June 18, 2001
Religion and the American Myth
-- Martin E. Marty
When librarians seek to catalog a new book entitled Something in the Soil: Legacies and Reckonings in the New West, religion is probably not the first category that will spring to mind. But in a recent issue of the Times Literary Supplement, Ronald Wright looks at Patricia Nelson Limerick's new work and, believe it or not, it's all about public religion.
"I tremble for my country when I reflect that God is just," Thomas Jefferson wrote in 1784, concerning wrongs done to Native Americans. Two centuries later, when American forces mistakenly downed a civilian airliner with great loss of life, "the first President Bush had this to say: 'I never apologize for the United States of America. I don't care what the facts are.'" Wright continues: "One is immediately struck by the transition in public discourse from flawed idealist to cynical bully."

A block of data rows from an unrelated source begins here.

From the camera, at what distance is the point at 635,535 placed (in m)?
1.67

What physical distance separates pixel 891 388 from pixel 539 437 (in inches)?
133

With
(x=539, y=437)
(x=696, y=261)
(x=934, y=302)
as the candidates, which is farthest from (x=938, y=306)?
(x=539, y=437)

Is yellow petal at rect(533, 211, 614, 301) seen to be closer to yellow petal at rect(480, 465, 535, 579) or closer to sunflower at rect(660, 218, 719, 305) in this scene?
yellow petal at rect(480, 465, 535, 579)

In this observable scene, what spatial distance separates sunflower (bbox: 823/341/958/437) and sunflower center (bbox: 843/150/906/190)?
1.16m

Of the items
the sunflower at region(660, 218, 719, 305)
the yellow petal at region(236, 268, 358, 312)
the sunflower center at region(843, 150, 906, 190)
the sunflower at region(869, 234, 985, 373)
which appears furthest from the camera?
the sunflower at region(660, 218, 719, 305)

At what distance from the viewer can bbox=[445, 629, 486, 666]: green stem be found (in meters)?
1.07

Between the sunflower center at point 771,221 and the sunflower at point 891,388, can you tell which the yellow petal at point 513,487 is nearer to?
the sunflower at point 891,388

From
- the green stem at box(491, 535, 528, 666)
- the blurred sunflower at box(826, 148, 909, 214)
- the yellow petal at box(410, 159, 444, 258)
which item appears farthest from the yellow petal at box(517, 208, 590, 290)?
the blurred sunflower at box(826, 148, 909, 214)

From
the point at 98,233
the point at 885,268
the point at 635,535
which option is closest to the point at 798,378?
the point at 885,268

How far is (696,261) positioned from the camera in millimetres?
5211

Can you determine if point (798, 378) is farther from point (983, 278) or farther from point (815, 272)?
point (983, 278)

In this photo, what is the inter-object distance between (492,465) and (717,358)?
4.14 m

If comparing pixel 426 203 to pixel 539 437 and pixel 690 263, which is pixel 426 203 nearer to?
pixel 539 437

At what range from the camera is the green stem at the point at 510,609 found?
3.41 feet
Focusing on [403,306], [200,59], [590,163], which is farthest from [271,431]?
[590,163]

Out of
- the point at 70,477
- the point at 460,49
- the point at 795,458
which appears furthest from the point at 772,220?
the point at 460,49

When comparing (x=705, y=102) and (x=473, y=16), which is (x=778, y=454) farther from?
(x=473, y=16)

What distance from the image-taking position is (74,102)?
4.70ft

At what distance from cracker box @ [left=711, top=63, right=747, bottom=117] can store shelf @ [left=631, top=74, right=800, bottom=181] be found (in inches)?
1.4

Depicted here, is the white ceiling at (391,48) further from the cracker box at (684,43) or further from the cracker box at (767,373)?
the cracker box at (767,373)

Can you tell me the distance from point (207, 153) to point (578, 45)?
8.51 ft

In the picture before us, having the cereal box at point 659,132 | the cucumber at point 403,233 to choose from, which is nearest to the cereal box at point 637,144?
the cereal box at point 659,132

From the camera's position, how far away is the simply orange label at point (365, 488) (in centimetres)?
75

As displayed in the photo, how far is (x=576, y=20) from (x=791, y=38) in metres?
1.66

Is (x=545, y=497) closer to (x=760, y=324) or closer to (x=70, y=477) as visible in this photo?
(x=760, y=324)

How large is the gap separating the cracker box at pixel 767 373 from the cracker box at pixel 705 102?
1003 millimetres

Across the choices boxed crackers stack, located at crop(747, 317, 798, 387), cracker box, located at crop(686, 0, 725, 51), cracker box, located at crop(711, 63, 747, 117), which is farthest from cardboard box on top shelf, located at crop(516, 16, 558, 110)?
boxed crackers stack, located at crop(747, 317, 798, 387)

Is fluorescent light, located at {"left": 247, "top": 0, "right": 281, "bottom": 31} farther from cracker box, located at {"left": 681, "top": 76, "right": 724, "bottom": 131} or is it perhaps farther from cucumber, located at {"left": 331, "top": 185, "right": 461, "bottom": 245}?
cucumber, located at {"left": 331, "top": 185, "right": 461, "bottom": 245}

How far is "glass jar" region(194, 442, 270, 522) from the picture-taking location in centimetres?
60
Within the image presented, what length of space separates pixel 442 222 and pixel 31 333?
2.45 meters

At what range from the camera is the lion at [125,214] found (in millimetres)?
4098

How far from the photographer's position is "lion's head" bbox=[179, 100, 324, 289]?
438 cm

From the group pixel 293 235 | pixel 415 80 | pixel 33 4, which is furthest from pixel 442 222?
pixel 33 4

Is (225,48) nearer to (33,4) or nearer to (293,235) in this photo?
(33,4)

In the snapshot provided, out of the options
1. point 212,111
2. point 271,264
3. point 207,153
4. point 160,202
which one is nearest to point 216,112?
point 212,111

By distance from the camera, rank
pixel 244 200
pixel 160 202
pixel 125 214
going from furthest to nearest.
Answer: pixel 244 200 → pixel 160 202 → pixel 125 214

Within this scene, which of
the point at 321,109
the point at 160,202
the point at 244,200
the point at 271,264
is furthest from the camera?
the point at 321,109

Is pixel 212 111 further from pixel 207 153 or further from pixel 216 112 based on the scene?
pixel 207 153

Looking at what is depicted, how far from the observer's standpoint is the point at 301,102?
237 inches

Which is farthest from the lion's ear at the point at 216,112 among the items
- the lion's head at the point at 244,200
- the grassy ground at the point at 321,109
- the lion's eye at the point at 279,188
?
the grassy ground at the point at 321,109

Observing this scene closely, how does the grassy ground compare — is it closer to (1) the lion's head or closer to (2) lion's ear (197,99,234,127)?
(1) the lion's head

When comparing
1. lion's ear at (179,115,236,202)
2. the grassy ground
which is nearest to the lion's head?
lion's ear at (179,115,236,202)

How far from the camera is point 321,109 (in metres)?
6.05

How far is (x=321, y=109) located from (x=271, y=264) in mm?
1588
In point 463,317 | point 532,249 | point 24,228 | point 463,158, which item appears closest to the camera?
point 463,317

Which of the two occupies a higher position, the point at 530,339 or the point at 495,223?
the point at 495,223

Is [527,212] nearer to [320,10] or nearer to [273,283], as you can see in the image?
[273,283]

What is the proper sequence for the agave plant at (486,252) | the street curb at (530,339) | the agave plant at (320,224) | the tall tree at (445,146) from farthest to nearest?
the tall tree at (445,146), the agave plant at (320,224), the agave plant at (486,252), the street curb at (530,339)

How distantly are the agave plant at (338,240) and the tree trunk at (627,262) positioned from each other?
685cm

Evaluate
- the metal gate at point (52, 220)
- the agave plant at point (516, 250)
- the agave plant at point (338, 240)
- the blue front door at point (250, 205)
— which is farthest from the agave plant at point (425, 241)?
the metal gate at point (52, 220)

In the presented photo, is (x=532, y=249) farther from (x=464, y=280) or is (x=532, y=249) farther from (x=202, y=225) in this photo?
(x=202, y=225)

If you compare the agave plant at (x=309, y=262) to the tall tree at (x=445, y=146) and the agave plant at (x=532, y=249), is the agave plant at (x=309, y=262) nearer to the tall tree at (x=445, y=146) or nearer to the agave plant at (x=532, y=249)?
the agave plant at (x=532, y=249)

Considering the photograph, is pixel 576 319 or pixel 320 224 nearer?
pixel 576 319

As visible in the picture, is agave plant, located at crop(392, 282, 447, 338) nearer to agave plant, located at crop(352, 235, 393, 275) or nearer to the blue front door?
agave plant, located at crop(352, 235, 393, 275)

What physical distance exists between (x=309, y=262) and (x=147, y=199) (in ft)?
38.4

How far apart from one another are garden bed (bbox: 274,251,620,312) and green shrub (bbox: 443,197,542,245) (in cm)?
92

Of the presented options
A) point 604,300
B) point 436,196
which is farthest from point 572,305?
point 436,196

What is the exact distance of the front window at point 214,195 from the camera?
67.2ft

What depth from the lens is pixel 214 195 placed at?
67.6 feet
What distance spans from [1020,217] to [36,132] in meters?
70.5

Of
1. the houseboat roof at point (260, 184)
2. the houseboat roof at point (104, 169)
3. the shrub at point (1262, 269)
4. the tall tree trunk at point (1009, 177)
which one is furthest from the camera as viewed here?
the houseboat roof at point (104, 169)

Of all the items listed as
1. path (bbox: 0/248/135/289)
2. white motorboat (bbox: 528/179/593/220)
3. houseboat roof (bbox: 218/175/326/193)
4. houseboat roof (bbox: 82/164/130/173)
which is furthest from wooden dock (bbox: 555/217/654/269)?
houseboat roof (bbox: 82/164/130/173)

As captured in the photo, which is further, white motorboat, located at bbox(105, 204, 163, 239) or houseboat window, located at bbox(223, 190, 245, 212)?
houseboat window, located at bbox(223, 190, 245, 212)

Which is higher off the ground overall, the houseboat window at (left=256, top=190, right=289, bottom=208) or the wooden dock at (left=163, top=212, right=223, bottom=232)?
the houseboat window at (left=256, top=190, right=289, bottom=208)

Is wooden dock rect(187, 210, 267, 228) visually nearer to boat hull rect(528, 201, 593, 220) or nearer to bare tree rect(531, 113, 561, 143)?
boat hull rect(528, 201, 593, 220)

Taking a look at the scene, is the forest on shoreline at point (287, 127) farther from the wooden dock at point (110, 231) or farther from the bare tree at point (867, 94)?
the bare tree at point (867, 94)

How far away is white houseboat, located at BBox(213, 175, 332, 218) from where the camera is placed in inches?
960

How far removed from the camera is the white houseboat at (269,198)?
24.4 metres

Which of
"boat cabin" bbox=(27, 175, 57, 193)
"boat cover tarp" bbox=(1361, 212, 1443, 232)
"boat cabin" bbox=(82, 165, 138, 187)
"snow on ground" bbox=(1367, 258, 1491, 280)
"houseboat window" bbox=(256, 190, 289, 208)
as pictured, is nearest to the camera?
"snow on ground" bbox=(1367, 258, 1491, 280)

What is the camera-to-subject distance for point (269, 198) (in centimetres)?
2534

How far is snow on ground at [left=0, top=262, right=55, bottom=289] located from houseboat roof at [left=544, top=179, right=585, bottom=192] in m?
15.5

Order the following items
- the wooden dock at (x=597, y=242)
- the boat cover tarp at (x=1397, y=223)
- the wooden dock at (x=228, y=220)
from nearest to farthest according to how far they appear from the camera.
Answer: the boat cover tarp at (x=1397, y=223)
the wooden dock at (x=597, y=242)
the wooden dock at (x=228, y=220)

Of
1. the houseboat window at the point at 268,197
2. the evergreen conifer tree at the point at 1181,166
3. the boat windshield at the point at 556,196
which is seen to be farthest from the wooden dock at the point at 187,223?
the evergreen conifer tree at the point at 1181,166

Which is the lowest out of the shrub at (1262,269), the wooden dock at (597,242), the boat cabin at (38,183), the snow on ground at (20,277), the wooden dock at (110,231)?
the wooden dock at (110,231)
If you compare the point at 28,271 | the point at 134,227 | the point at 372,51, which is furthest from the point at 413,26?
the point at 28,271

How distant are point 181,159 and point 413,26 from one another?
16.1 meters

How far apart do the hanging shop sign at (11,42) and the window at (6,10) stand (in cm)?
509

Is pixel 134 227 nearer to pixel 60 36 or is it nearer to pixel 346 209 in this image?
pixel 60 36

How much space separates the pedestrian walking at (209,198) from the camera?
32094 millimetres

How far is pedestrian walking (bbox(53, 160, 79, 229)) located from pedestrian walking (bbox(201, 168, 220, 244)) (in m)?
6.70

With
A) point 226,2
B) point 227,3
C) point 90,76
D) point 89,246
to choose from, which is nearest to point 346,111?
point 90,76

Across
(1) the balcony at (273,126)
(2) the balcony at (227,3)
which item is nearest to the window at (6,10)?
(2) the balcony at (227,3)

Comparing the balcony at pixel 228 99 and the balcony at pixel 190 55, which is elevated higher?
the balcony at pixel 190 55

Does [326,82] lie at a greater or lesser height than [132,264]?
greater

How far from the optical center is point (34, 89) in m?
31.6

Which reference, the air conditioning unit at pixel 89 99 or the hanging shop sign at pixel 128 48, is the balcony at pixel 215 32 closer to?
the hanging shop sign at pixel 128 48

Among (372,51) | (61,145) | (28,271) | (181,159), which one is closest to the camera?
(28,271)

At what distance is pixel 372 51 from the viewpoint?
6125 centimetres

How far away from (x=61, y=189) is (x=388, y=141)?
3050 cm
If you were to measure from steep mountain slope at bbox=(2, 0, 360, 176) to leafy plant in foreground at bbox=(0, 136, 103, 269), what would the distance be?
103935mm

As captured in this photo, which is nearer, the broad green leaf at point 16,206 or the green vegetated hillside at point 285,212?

But he finds something more disturbing and deep-seated at work here. "Jefferson's statement shows a respect for truth in history, a belief that the record matters, that a nation's deeds will be morally weighted. Bush asserts that the past can be wished away; whatever his words may reveal about himself, they expose his country's exceptional capacity for self-delusion. Perhaps no other modern nation is such a prisoner of its mythology, or so needs to be."
The American myth, as here defined, "is as impervious to fact as any religious dogma," especially in light of the nation's mistreatment of blacks, Indians, and others. Limerick tries to right things, speaking as she did in an earlier book of American "conquest," an uncongenial idea to most citizens. She sees the winning of the West as "an ugly, chaotic imperial expansion on a moral par with Belgium's Congo or Britain's Tasmania," and she cites texts about atrocities against Native Americans to make her case. We learn that Limerick is not a romantic who creates a new myth of the noble savage, but is instead a "conscientious and tough-minded" historian. (By the way Wright, finding plenty of flaws in her book, does not mythologize Limerick as a "noble historian.")
Wright loves paradoxes. For example: "The American conservative is a social Darwinist who does not believe Darwin." Forgetting about the record of Japan, and sometimes of Germany and many other places, Wright thinks that while other nations have horrors under their concrete, "reckoning with their pasts does not threaten their national being in the same way, because they do not believe themselves to be the End of History."
America can live with itself only by forgetting the past. Native America can live only by remembering. The acts of both are profoundly religious.